Prepare for the Future by Remembering the Past

by Frank Lesh January 5, 2018

What really surprised me after I became a home inspector was something I never contemplated (although I guess that’s one definition of being surprised). Although I had been in the repair and remodeling industry for almost 20 years, I had a couple of rude awakenings once I stumbled into the home inspection profession. The first was how much I really didn’t know. In my career leading up to home inspections, I had been a jack-of-all-trades, doing plumbing, electrical, carpentry, roofing and concrete work. Add a little welding and deck building, and I thought I was pretty hot stuff.

After my first day at the ASHI ’89 International Conference, which is what InspectionWorld® was called back then, it dawned on me that I didn’t know squat. Here’s an excerpt from my column in the ASHI Reporter from 10 years ago: 

Friday’s session is forever embedded in my memory. It was the gas forced-air heating session. The hot topic of the day was the dreaded cracked heat exchanger and how to detect it. Using a mirror to look for cracks could help, albeit only where one could see. But there was a lot of buzz after the session and I remember an old salt saying, “Essence of wintergreen, my friends. You carefully pour a few drops in the heat exchanger, then turn the blower on, go to a register and sniff. If you smell wintergreen, you’ve got yourself a crack in the H.E., pilgrim. Try not to inhale any when you pour it…that’s all you’ll smell the rest of the day.”

Needless to say, all I could smell for the next couple of days were Christmas trees. After finding out wintergreen didn’t work, I invested in a sonic sound tester. You placed the sender device into a chamber of the heat exchanger and the receiver at a heat register. If you heard the sound at the receiver, then ta-da! You had a crack because the sound went through the crack. Yeah, right.

The next foolproof method of finding cracks in a heat exchanger was to gain access to the top of the unit and spray water (or even WD-40 on it). Oh my, what a mess. Needless to say, there was no easy way to find that holy grail.

Lesson 1: Shortcuts typically are wrought with detours, roadblocks and hours of wasted time.

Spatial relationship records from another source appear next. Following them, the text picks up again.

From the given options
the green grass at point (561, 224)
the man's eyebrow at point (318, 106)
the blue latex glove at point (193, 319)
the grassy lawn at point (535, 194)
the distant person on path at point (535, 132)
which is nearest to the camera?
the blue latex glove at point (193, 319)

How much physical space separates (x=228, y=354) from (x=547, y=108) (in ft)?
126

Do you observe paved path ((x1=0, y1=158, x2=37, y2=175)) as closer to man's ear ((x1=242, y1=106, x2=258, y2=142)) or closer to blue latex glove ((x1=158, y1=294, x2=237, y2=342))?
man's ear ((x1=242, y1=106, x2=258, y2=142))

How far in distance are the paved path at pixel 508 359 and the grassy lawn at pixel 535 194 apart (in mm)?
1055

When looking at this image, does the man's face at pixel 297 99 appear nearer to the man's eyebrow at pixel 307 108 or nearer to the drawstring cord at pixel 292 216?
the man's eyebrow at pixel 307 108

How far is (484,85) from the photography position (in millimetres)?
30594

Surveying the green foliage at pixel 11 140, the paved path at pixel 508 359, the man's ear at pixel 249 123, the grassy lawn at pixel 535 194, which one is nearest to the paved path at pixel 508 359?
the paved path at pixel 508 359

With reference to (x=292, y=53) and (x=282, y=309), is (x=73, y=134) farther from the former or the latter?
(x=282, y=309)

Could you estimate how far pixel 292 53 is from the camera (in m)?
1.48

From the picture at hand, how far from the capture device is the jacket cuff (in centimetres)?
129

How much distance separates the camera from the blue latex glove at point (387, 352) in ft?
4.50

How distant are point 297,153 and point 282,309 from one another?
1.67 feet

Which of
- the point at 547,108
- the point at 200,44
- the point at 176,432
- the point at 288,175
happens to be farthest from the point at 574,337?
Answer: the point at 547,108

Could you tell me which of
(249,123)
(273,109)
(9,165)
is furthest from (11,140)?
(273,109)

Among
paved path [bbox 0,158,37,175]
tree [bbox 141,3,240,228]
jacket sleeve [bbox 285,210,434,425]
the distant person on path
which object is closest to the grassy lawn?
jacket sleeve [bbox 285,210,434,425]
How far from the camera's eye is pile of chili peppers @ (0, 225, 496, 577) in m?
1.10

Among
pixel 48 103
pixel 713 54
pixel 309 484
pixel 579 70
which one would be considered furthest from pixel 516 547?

So, after realizing there are no easy routes, I traveled down the path of learning everything I could from the guys who’d been down that road before. I attended every seminar I could, read everything I could lay my eyes on and, most importantly, listened to what smarter folks than me were willing to share.

Lesson 2: You never learn everything there is to know because the inspection world keeps changing.

So, what’s going to be different this year? One thing I’m certain of is that products will be “value-engineered” and methods of inspecting them will have to be found.

But this is where we have to utilize the second part of the title of this article: Remembering the Past. Our clients are still going to want an inspection that they can count on to make the biggest financial decision of their lives. So, although using Google to ask a question may give you countless answers, that method of learning is just like finding out about yesteryear’s “wintergreen” or “sonic crack detector.”

There is no substitute for learning on your own and from others’ mistakes. You just have to be wise enough to not dismiss the past as a waste of time. You may not want to admit it, but the past is what brought you here.